(Caption-style text data)
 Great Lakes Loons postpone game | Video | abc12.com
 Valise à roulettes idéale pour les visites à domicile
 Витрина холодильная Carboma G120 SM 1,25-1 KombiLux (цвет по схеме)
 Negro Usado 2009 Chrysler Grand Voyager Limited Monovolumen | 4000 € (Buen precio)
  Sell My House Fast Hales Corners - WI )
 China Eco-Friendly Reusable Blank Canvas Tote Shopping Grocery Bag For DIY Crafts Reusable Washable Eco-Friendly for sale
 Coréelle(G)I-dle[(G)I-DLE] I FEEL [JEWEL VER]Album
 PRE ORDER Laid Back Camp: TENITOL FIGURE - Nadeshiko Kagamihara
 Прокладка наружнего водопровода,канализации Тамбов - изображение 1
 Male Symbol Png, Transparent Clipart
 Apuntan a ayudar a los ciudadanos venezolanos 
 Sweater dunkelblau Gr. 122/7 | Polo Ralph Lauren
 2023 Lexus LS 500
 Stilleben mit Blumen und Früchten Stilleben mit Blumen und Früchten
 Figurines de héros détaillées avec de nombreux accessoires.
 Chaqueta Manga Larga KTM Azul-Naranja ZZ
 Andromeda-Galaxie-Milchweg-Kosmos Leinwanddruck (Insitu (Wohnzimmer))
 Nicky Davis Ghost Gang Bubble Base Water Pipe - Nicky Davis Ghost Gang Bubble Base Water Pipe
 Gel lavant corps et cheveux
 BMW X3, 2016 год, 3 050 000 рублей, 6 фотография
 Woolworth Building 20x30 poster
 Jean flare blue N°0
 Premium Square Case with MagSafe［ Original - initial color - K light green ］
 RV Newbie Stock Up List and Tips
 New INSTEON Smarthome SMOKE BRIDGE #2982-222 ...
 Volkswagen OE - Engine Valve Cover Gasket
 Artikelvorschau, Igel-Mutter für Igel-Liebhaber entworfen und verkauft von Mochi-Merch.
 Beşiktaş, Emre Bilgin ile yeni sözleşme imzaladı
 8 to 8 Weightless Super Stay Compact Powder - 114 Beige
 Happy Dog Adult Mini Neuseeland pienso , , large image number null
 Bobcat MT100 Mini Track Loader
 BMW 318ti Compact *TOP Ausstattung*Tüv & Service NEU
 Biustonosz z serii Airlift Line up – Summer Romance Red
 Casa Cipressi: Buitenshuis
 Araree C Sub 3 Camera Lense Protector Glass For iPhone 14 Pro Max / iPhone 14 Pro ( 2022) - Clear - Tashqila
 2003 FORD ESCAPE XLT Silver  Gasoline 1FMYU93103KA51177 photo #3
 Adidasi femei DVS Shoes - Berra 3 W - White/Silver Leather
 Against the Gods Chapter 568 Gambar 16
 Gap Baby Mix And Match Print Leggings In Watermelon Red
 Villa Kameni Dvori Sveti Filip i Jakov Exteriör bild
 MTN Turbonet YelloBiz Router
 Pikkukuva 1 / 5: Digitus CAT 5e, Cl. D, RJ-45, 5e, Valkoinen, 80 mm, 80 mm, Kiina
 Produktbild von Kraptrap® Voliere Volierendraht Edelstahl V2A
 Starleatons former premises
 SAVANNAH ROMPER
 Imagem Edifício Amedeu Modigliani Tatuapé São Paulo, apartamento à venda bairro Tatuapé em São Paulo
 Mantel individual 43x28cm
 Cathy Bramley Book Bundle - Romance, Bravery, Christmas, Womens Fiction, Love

Instructions to follow:
Could you copy exactly the lines from the one containing "Villa Kameni Dvori" through the end of the records above, and nothing more?

Exercise solution:
 Villa Kameni Dvori Sveti Filip i Jakov Exteriör bild
 MTN Turbonet YelloBiz Router
 Pikkukuva 1 / 5: Digitus CAT 5e, Cl. D, RJ-45, 5e, Valkoinen, 80 mm, 80 mm, Kiina
 Produktbild von Kraptrap® Voliere Volierendraht Edelstahl V2A
 Starleatons former premises
 SAVANNAH ROMPER
 Imagem Edifício Amedeu Modigliani Tatuapé São Paulo, apartamento à venda bairro Tatuapé em São Paulo
 Mantel individual 43x28cm
 Cathy Bramley Book Bundle - Romance, Bravery, Christmas, Womens Fiction, Love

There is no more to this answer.